ETFs keep growing, underscoring the importance of exactly how they are bought and sold.

As the latest data from the Investment Company Institute illustrates, exchange-traded funds are way beyond just being fringe products in the investment management space, and that growth trend underscores the importance of exactly how they are bought and sold.
While the entire universe of $1.1 trillion in 1,100 ETFs is still only about a tenth the size of the mutual fund industry, the growth pattern clearly favors ETFs.
According to the ICI data through Oct. 31, ETF assets grew by 6%, while total net assets in mutual funds declined by 1.3% over the same period to $11.6 trillion.
The popularity of ETFs also is evidenced by the fact ETF shares now represents 30% of the daily trading volume in the United States, up from 7% in 2006.
The trouble is, according to Eric Pollackov, managing director at ETF Capital Markets Charles Schwab & Co.
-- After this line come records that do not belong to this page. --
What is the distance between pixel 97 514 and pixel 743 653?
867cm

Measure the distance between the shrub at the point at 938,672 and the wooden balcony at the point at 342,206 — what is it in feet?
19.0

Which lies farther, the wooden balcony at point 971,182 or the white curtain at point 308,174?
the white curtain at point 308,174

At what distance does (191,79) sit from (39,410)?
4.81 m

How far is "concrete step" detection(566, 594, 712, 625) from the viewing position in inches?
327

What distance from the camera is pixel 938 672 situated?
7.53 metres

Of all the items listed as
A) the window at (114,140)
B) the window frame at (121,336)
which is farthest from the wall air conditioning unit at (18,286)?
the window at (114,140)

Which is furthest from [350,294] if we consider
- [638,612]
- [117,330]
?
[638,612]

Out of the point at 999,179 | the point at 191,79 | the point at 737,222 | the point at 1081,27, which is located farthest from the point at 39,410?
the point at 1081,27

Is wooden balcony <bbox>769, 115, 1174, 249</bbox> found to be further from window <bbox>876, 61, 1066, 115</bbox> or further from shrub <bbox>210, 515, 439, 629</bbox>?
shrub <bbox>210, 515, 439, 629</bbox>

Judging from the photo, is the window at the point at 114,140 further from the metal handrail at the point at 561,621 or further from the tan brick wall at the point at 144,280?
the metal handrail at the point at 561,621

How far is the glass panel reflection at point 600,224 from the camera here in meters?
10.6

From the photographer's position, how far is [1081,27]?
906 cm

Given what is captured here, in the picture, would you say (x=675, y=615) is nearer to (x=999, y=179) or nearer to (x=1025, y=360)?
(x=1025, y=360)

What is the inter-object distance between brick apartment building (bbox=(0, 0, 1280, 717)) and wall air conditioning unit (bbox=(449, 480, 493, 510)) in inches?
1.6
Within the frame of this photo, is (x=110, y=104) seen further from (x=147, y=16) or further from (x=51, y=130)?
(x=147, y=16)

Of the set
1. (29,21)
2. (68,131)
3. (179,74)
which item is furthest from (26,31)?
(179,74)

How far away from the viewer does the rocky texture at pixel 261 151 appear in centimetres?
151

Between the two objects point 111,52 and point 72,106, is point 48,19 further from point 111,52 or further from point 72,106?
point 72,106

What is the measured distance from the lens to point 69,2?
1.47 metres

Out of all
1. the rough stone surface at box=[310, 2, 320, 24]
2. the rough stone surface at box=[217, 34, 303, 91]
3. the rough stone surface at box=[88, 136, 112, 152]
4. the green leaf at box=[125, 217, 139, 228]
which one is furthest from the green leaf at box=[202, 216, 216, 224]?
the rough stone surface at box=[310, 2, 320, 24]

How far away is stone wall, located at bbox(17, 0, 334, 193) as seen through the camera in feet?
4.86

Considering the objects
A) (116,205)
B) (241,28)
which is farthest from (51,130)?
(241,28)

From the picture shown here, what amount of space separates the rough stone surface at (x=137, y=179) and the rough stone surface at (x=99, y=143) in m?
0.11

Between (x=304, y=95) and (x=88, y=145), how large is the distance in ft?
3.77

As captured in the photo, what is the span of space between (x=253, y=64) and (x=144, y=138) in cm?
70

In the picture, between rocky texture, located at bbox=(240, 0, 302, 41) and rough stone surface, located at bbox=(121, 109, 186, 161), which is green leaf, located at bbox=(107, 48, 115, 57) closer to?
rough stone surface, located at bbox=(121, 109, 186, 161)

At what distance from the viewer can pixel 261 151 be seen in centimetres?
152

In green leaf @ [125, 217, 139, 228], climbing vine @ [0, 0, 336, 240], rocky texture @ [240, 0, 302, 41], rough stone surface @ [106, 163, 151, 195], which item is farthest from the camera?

Inc., a lot of advisers and investors are still taking the easy route of trading via market orders instead of the more-precise method of limit orders.
“I don’t think most people even realize they have a choice in how they trade,” said Mr. Pollackov, a former trader.
Too often, he said, an adviser will trade using a market order that does not include restrictions on price or the time frame for the order to be executed.
A limit order, by contrast, sets a price and time frame for which the buy or sell order is open.
“A market order will guarantee a trade and a price, it just doesn’t guarantee an efficient price,” Mr. Pollackov said. “When it comes to ETFs, 90% of the time, you’re trading against a professional market maker, and when they see a market order come in they have the ability to price it wherever they see fit.”
This is especially important in the ETF space, where there could be just one market maker trading a particular ETF.
As opposed to individual stocks, “with ETFs,” Mr. Pollackov said, “you’re much more likely to be trading against a professional market maker. We advise clients to not use market orders at all.”
What Mr. Pollackov does recommend is marketable limit orders that can serve the dual purpose of executing the trade and managing the price.
For example, if an adviser wanted to buy 5,000 shares of a particular ETF that had a best-offer price of $25.10 for 200 shares, Mr. Pollackov recommends submitting a bid of $25.20 for 5,000 shares.
By bidding 10 cents over the best offer price, the limit order would buy the 200 shares offered at $25.10, along with the next-best-priced shares up to $25.20.
Submitting a simple market order for 5,000 shares would likely also get the first 200 shares at $25.10, but the buyer would have no control over how much was paid for the rest of the order.
“When I was a trader, there was nothing better than a market order, because we got to price the trade wherever we felt we could make an arbitrage,” Mr. Pollackov said.